Quote these lines exactly: the one that holds "Malestandard.com logo" and every line after it to the end of the material below. Skip pictures.

==============================

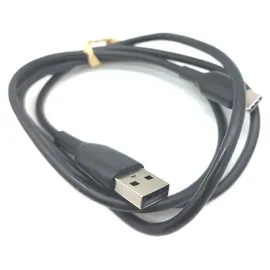 Belkin Dual USB-A KFZ-Ladeadapter 24 W Schwarz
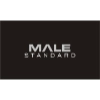 Malestandard.com logo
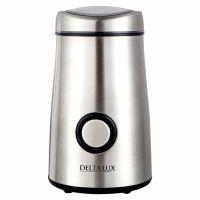 Кофемолка DELTA DE-2200 LUX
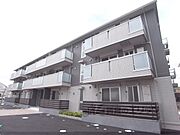 東向日駅より徒歩4分 3階 築10年8ヶ月の賃貸物件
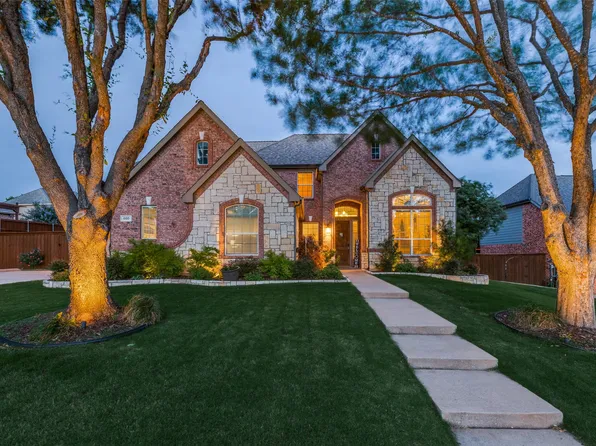800 Robison Creek Dr, Prosper, TX 75078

==============================

▶ Task result:
 Malestandard.com logo
 Кофемолка DELTA DE-2200 LUX
 東向日駅より徒歩4分 3階 築10年8ヶ月の賃貸物件
800 Robison Creek Dr, Prosper, TX 75078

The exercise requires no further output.